Technical debt accumulates in every codebase. AI tools don’t eliminate debt, but they can accelerate the three stages that matter: identifying it systematically, prioritizing what to fix, and generating the refactored code. This guide covers practical workflows for each stage.
Stage 1: Identification
AI-assisted debt identification goes beyond what linters catch. Linters find style violations; AI identifies architectural problems, outdated patterns, and code that works but was written before modern idioms existed.
Codebase Audit Prompt
Paste a file or module into Claude with this prompt:
Analyze this code for technical debt. Categorize each issue as:
1. CRITICAL - likely to cause bugs, security issues, or major maintenance problems
2. IMPORTANT - makes the code harder to maintain or extend
3. MINOR - style or modernization issues that don't affect function
For each issue include:
- The specific line(s) or function
- Why it's a problem
- Effort to fix: Low (< 1 hour), Medium (1-8 hours), High (> 1 day)
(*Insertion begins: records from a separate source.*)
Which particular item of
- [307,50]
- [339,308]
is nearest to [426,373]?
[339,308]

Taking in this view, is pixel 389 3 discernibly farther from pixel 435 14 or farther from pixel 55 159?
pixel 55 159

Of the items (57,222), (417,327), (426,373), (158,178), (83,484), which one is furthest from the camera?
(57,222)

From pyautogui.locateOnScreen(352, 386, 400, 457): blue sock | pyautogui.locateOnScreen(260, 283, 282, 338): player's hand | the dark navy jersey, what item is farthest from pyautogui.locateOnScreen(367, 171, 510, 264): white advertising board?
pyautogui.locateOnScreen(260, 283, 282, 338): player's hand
- Risk to fix: Low (isolated change), Medium (affects callers), High (system-wide impact)
This produces a structured list you can add directly to your issue tracker.
Automated Scanning Script
For a large codebase, run AI analysis across multiple files systematically:
#!/usr/bin/env python3
# scripts/debt_audit.py
import anthropic
from pathlib import Path
import json
from datetime import datetime
client = anthropic.Anthropic()
DEBT_PROMPT = """Analyze this {language} file for technical debt.
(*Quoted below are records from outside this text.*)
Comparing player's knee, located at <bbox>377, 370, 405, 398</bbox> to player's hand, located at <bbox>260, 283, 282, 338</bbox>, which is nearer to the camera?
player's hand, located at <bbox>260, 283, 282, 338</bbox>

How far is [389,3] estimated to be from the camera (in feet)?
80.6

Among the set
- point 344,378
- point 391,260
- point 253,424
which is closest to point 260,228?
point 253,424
Output JSON only, no explanation:
{{
"issues": [
{{
"line": <line_number_or_null>,
"function": "<function_name_or_null>",
"category": "CRITICAL|IMPORTANT|MINOR",
"description": "<what the problem is>",
"fix_effort": "LOW|MEDIUM|HIGH",
"fix_risk": "LOW|MEDIUM|HIGH"
}}
],
"debt_score": <1-10, where 10 is worst>
}}"""
def audit_file(file_path: Path) -> dict:
extension_map = {
'.py': 'Python', '.ts': 'TypeScript', '.js': 'JavaScript',
'.go': 'Go', '.java': 'Java', '.cs': 'C#'
}
language = extension_map.get(file_path.suffix, 'code')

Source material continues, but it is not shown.